China, protests over anti-Covid restrictions: angry crowds take to the streets in Shanghai
Demonstrations in Shanghai and Beijing
A protester in Shanghai told the BBC he felt “shocked and a little excited” to see people on the street, calling it the first time he has seen such large-scale dissent in China. He said the restrictions made him feel “sad, angry and hopeless” because they prevented him from seeing his sick mother being treated for cancer.
There were also episodes of violence. The Associated Press reports the testimony of a protester: one of his friends was beaten by the police, while two others were attacked with pepper spray. Instead, demonstrators who chanted anti-government chants were led away and in some cases were punched or pushed into police cars.
Photos and videos also emerged online showing the students who launched their protests at the universities of Nanjing and Beijing on Saturday. Hundreds of people took part in one such demonstration at the capital’s Tsinghua University, where a group held up blank sheets of paper – a symbolic gesture of defiance of Chinese censorship – and was filmed chanting songs in support of freedom and of democracy.
What happened in Urumqi city
On Thursday night, ten people were killed in a fire that broke out on the fifteenth floor of a residential building in Urumqi – the capital of the Xinjiang region. The flames were triggered, according to the local CCTV broadcaster, by an electrical socket in the room of one of the occupants. Just three hours later, the firefighters managed to put out the flames and extract the injured, while many people were stuck at home due to the anti-Covid policy. Officially, local authorities have denied that the tragedy is due to pandemic restrictions, but the fact that they issued an unusual apology, following strong protests from residents, suggested an admission of guilt.

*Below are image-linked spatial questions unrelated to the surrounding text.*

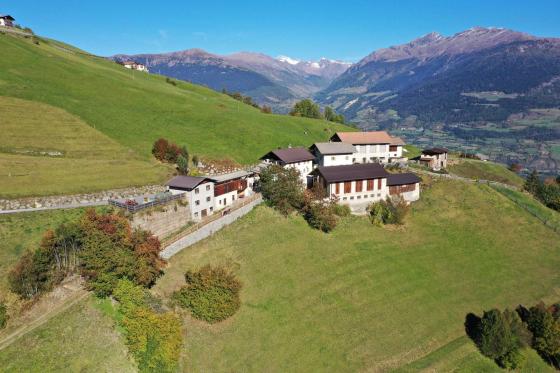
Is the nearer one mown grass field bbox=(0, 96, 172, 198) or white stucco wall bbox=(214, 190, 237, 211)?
mown grass field bbox=(0, 96, 172, 198)

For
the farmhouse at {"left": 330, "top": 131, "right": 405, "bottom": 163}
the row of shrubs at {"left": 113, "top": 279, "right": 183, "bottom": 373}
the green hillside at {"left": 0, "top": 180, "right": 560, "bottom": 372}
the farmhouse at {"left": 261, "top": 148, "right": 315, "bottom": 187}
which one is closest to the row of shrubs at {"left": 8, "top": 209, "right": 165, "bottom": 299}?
the row of shrubs at {"left": 113, "top": 279, "right": 183, "bottom": 373}

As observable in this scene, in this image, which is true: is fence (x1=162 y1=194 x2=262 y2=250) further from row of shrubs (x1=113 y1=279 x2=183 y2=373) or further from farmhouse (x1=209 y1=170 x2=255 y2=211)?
row of shrubs (x1=113 y1=279 x2=183 y2=373)

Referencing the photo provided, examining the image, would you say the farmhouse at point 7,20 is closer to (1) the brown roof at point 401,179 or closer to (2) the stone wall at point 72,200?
(2) the stone wall at point 72,200

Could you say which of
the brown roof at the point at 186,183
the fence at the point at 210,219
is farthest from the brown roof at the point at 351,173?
the brown roof at the point at 186,183

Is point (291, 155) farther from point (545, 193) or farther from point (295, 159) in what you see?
point (545, 193)

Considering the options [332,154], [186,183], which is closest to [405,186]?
[332,154]
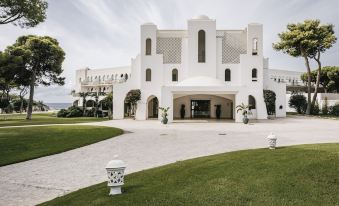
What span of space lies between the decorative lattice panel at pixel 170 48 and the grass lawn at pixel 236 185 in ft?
95.9

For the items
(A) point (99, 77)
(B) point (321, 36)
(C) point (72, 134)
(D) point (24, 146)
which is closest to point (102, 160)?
(D) point (24, 146)

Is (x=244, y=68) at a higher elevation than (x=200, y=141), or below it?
higher

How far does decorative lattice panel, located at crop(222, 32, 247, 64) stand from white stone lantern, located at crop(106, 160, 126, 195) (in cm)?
3157

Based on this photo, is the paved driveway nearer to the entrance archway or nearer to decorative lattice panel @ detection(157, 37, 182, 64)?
the entrance archway

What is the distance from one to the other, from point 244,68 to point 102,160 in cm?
2766

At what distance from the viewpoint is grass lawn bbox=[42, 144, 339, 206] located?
5.61 metres

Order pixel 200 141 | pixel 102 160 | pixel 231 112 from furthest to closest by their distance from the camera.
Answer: pixel 231 112 < pixel 200 141 < pixel 102 160

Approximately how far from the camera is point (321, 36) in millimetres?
37844

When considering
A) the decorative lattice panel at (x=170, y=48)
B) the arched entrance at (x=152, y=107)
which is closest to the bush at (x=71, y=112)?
the arched entrance at (x=152, y=107)

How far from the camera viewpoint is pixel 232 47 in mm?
36438

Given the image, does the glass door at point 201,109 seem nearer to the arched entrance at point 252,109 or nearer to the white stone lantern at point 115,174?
the arched entrance at point 252,109

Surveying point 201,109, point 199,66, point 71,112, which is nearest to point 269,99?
point 201,109

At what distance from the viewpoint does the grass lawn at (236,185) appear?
561cm

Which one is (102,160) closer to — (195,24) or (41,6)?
(41,6)
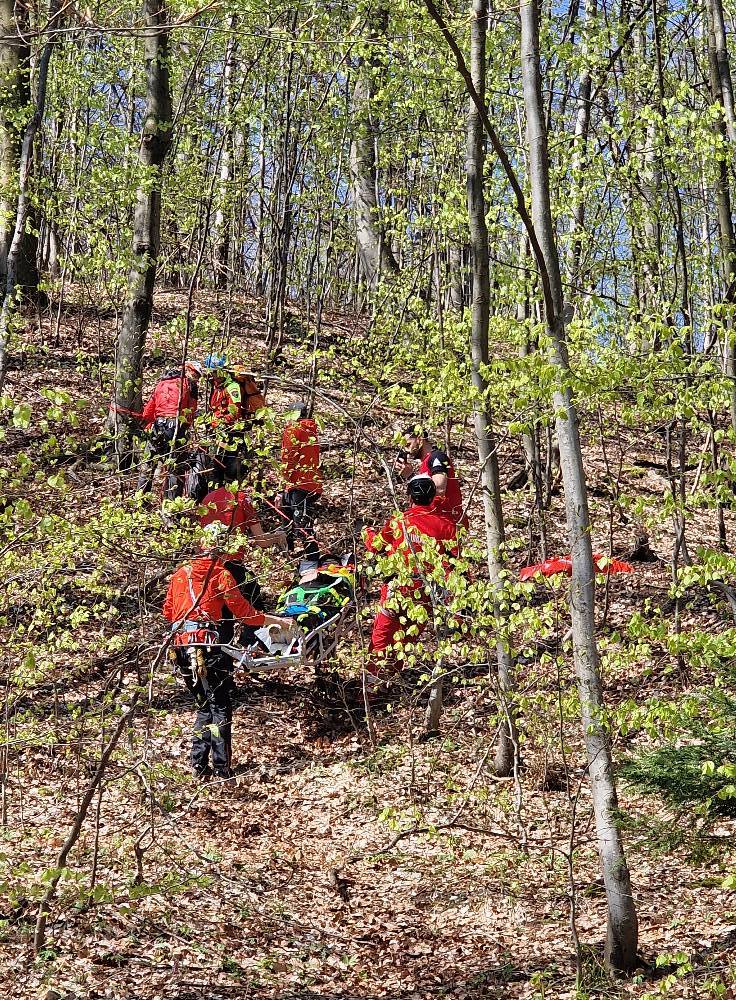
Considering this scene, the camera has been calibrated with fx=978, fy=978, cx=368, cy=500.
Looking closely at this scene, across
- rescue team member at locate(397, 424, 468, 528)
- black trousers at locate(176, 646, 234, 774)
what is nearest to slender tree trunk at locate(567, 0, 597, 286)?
rescue team member at locate(397, 424, 468, 528)

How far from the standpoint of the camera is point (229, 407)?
6543 millimetres

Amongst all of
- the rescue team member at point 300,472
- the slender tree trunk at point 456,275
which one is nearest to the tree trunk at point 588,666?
the rescue team member at point 300,472

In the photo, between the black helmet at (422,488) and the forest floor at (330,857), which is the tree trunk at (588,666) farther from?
the black helmet at (422,488)

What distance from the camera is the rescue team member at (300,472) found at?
6.88 metres

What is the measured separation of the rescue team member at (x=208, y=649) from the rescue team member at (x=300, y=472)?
0.71m

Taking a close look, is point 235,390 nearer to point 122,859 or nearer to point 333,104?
point 122,859

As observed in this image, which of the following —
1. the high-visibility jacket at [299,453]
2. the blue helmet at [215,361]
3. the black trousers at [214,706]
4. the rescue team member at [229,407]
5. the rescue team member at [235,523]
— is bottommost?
the black trousers at [214,706]

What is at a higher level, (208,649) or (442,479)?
(442,479)

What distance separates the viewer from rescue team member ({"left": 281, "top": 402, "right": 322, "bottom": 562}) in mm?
6884

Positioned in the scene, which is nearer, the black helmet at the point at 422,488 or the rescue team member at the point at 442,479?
the black helmet at the point at 422,488

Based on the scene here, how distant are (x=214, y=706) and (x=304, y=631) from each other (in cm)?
106

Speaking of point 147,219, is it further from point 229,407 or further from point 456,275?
point 456,275

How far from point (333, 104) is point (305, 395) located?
433 cm

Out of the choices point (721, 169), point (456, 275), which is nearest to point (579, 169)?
point (721, 169)
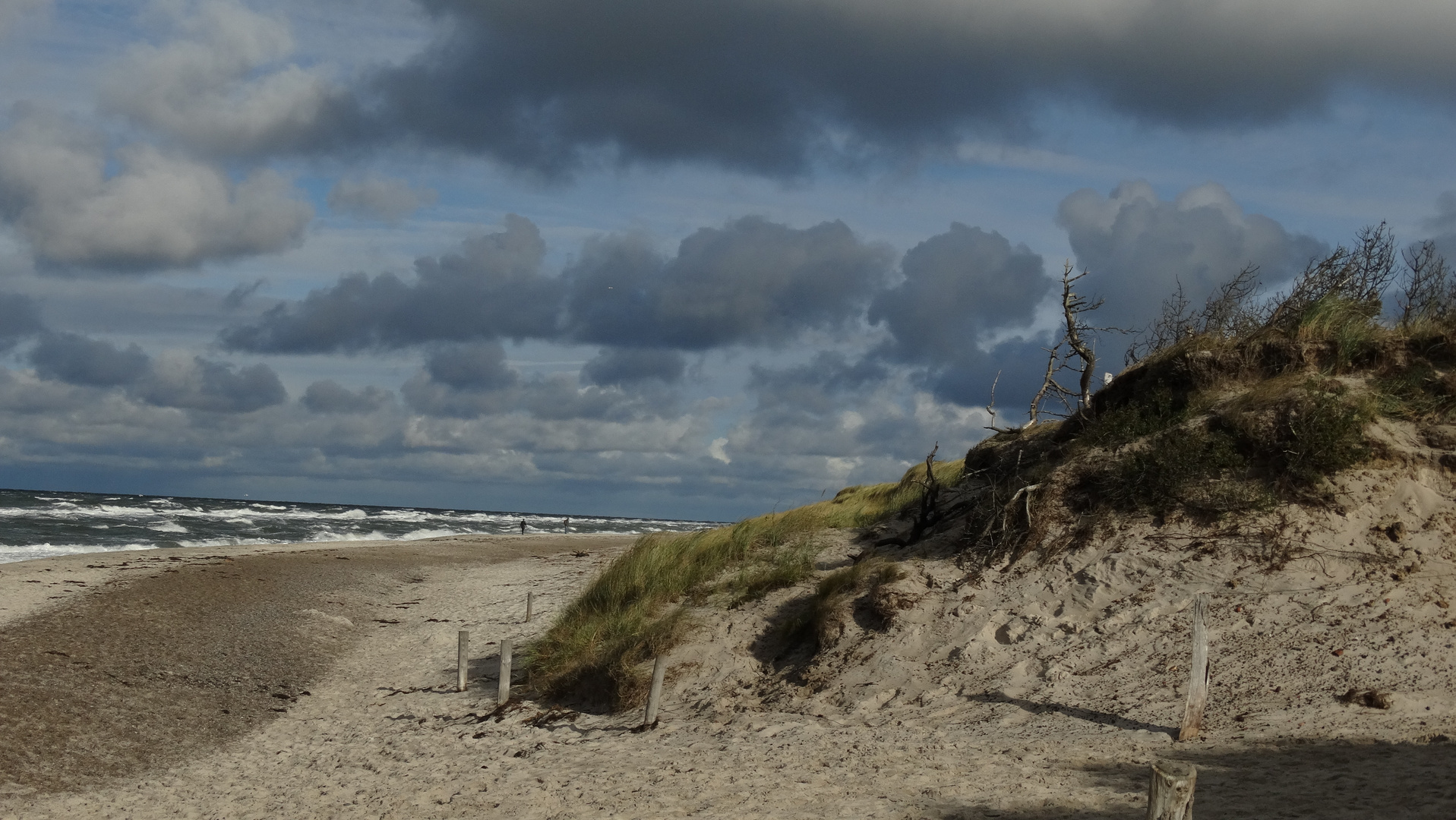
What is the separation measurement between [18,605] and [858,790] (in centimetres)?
1902

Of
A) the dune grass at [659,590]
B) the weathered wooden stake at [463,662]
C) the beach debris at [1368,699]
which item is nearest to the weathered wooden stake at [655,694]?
the dune grass at [659,590]

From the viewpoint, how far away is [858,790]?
9398mm

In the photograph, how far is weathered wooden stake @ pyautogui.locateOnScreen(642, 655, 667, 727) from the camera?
40.5 ft

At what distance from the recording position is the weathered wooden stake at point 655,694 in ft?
40.5

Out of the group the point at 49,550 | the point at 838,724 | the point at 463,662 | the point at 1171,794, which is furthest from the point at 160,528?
the point at 1171,794

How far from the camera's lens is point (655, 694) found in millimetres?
12352

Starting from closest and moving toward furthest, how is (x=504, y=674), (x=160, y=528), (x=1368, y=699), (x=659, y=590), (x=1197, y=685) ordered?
(x=1197, y=685) → (x=1368, y=699) → (x=504, y=674) → (x=659, y=590) → (x=160, y=528)

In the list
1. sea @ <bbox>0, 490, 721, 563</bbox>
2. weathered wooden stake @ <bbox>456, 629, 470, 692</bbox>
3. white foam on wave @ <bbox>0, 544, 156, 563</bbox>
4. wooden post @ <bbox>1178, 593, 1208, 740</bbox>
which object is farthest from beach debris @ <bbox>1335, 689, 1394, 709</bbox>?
white foam on wave @ <bbox>0, 544, 156, 563</bbox>

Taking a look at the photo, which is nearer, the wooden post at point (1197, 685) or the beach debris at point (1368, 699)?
the wooden post at point (1197, 685)

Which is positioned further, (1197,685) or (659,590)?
(659,590)

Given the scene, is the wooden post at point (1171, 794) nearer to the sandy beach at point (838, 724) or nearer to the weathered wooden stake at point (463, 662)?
the sandy beach at point (838, 724)

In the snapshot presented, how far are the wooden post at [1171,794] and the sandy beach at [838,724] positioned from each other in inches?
98.6

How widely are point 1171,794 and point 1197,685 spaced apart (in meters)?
4.53

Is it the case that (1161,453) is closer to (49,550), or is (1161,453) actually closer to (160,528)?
(49,550)
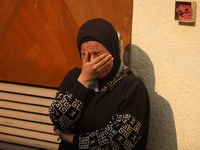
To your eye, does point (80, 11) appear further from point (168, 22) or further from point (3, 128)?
point (3, 128)

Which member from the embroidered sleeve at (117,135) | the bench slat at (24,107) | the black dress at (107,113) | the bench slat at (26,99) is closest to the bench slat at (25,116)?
the bench slat at (24,107)

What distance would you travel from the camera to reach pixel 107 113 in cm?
208

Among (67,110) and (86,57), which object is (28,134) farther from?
(86,57)

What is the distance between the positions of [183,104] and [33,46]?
1734 mm

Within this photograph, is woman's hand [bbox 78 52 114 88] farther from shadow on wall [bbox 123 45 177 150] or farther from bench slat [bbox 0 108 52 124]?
bench slat [bbox 0 108 52 124]

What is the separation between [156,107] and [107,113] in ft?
2.24

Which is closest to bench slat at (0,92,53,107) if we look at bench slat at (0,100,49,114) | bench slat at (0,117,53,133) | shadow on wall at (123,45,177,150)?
bench slat at (0,100,49,114)

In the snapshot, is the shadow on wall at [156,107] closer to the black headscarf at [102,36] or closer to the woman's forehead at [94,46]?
the black headscarf at [102,36]

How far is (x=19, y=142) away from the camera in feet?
10.9

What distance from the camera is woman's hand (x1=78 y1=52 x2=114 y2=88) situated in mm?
1964

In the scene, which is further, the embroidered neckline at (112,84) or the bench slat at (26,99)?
the bench slat at (26,99)

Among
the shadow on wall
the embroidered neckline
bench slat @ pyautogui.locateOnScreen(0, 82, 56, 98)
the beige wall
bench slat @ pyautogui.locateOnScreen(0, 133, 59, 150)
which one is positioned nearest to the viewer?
the embroidered neckline

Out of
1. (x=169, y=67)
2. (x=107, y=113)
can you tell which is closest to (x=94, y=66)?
(x=107, y=113)

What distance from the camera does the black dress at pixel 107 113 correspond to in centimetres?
197
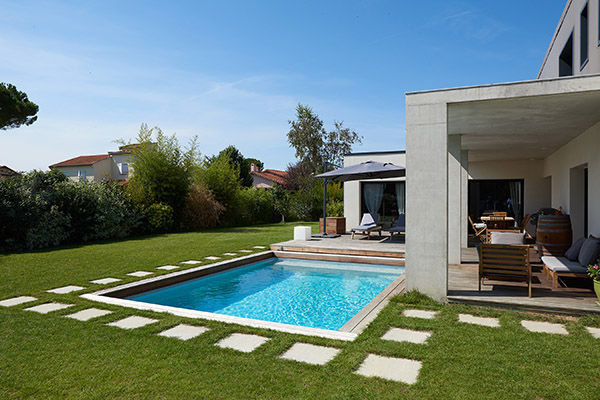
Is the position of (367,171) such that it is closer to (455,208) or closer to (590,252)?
(455,208)

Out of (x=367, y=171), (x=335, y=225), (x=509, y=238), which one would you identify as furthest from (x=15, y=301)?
(x=335, y=225)

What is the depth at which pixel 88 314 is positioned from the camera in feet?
15.0

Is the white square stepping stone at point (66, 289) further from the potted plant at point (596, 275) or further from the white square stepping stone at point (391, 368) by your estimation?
the potted plant at point (596, 275)

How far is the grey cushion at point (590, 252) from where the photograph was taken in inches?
200

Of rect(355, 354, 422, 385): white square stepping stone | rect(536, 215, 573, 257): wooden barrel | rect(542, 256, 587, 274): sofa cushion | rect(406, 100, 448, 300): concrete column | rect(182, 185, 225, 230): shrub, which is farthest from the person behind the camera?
rect(182, 185, 225, 230): shrub

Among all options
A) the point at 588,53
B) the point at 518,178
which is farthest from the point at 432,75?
the point at 588,53

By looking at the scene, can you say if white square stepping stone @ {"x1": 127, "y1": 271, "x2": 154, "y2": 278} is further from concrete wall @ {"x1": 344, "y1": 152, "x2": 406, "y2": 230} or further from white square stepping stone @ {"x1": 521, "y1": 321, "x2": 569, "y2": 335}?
concrete wall @ {"x1": 344, "y1": 152, "x2": 406, "y2": 230}

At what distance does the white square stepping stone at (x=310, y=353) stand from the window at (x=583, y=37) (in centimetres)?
841

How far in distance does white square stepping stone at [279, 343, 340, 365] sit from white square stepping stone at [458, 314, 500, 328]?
5.54 ft

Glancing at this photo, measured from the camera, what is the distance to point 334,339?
3.70 metres

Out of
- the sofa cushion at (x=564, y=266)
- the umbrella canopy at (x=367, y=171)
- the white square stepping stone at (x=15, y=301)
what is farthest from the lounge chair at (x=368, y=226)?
the white square stepping stone at (x=15, y=301)

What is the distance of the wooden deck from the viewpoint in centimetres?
442

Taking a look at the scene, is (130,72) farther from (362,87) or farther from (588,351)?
(588,351)

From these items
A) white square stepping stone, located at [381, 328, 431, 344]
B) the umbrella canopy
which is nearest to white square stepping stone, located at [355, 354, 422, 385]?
white square stepping stone, located at [381, 328, 431, 344]
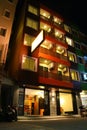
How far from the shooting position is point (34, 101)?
73.3 ft

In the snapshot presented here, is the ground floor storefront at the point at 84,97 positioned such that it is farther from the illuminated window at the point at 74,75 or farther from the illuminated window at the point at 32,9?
the illuminated window at the point at 32,9

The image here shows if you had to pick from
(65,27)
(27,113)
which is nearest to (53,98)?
(27,113)

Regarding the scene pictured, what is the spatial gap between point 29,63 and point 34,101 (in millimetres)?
5764

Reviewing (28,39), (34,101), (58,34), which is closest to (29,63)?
(28,39)

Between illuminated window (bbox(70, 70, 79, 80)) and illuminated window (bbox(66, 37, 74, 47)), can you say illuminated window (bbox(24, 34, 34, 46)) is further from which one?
illuminated window (bbox(66, 37, 74, 47))

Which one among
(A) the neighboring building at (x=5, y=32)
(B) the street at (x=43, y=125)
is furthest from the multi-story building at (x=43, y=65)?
(B) the street at (x=43, y=125)

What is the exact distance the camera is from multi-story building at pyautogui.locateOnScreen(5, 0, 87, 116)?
20.6 meters

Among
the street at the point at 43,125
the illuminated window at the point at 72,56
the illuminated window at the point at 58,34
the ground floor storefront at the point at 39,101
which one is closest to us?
the street at the point at 43,125

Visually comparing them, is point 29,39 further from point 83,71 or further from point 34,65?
point 83,71

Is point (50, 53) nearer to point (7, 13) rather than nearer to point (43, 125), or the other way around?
point (7, 13)

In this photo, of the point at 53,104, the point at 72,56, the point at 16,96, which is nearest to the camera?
the point at 16,96

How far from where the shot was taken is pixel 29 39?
2367 centimetres

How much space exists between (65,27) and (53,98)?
17.3 m

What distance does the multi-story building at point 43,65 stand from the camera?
20.6 metres
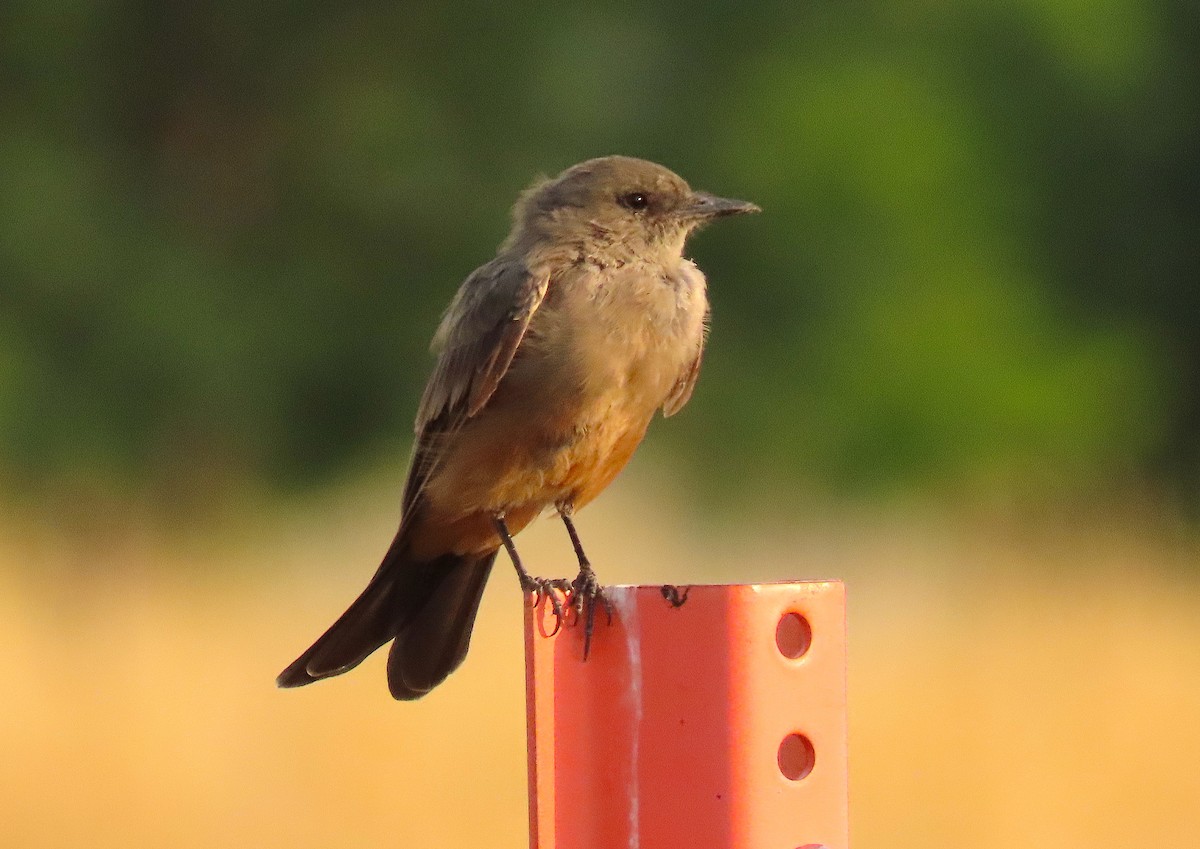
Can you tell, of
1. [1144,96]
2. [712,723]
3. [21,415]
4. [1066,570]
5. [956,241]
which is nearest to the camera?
[712,723]

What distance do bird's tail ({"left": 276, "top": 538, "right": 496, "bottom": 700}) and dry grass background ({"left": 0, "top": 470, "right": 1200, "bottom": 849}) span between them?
1.55 m

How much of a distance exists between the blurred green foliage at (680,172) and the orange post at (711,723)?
13.8 m

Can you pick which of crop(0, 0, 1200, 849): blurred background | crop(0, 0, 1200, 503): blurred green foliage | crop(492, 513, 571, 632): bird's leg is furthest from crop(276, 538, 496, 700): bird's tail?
crop(0, 0, 1200, 503): blurred green foliage

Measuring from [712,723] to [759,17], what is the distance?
56.1 ft

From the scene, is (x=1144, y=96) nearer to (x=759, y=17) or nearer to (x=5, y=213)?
(x=759, y=17)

After the tragedy, the Urumqi government announced that the city has managed to stop the transmission of the coronavirus and that it will “gradually restore normality in low-risk areas”. However, the authorities stressed, some areas considered “high risk” are still confined, since “the results of the campaign for the prevention and control of infections must be continuously consolidated”.
Despite the economic impact and the growing discontent of some sectors of the population, the Chinese government therefore remains anchored to the “Zero Covid” policy, which it says is the “cheapest and most scientific” solution, the only one capable of saving millions of lives.